:: QUOTED PASSAGE ::
##############################
Strawberry Shortcake got me thinking about Gods

A giant strawberry with "the world of strawberry shortcake" written on it in cursive, Strawberry herself peeking out from behind it
This Strawberry Shortcake.

My girlfriend and I watched a clip from Strawberry Shortcake last weekend. While it came out before I was born, Strawberry Shortcake reruns aired on television in the late 1980s and early 1990s when I was a baby/toddler. I had a VHS recording that I watched and rewatched frequently.

What struck me the most about watching the clip was the sun character. Strawberry Shortcake includes a being who is the sun — who watches over all things — and who low-key narrates and comments on what is happening under his watchful gaze. It reminds me of the Greek Alphabet Oracle for eta, “Bright Hêlios, who watches everything, watches you.” 

Hêlios (yes, I’m making this call ¯\_(ツ)_/¯) is helpful to Strawberry, the main character. He is usually kind and gentle, and he shows concern for what is happening in the world that he watches.

Over the past week, I’ve been thinking about the Hêlios that was in Strawberry Shortcake versus the one in modern popular culture, specifically his depiction in the novel Circe that I found so alien and (sigh, I guess I’ll be blunt even though I know this is a loaded term, sorry, y’all) impious despite the beauty and deep mythological literacy of Miller’s prose and imagery — the Gods, as they are depicted there, are the opposite of good. 

I watched Strawberry Shortcake at about the same time I was paging through illustrated books for young children about the Greek Gods and watching media like Pegasus (1991) narrated by Mia Farrow.
##############################
:: EXTRACTED DATA ::

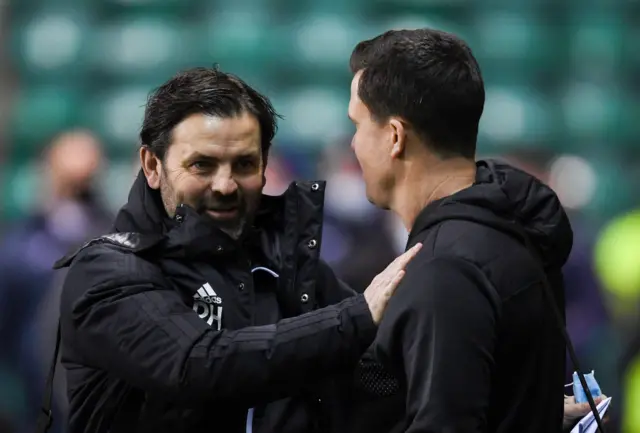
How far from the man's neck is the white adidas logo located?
1.55 ft

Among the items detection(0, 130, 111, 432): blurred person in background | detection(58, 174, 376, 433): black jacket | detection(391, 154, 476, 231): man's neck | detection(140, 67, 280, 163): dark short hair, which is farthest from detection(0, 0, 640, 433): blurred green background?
detection(391, 154, 476, 231): man's neck

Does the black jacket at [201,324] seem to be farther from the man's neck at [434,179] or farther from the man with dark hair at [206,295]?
the man's neck at [434,179]

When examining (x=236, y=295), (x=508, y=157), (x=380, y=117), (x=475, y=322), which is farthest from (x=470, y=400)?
(x=508, y=157)

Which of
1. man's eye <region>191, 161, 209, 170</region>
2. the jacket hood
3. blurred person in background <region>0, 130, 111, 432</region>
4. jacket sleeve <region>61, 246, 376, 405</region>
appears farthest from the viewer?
blurred person in background <region>0, 130, 111, 432</region>

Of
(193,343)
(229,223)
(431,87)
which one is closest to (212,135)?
(229,223)

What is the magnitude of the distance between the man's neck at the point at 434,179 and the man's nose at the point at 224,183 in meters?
0.43

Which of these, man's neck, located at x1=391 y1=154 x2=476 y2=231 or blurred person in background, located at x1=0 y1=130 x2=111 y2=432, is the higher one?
man's neck, located at x1=391 y1=154 x2=476 y2=231

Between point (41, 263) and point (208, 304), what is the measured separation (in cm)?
251

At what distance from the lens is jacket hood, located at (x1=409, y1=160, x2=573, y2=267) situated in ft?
6.68

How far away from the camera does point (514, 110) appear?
8.13 meters

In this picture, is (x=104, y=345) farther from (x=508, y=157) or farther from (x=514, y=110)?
(x=514, y=110)

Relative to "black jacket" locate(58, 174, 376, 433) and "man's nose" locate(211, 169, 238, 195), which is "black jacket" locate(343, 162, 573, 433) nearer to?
"black jacket" locate(58, 174, 376, 433)

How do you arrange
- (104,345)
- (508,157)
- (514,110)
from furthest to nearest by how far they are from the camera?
1. (514,110)
2. (508,157)
3. (104,345)

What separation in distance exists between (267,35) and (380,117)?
21.2ft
##############################
:: PROBLEMS AND TASKS ::
A. In the Strawberry Shortcake post, which line from the Greek Alphabet Oracle does the sun character bring to mind?
B. Name every show, novel, and film the Strawberry Shortcake post mentions by title.
C. Reproduce the part of the Strawberry Shortcake post that opens with the words containing "Strawberry Shortcake got" and closes with "and rewatched frequently.".

:: PROBLEM SOLUTIONS ::
A. The line for eta: “Bright Hêlios, who watches everything, watches you.”

B. Strawberry Shortcake, Circe, Pegasus (1991)

C.
Strawberry Shortcake got me thinking about Gods

A giant strawberry with "the world of strawberry shortcake" written on it in cursive, Strawberry herself peeking out from behind it
This Strawberry Shortcake.

My girlfriend and I watched a clip from Strawberry Shortcake last weekend. While it came out before I was born, Strawberry Shortcake reruns aired on television in the late 1980s and early 1990s when I was a baby/toddler. I had a VHS recording that I watched and rewatched frequently.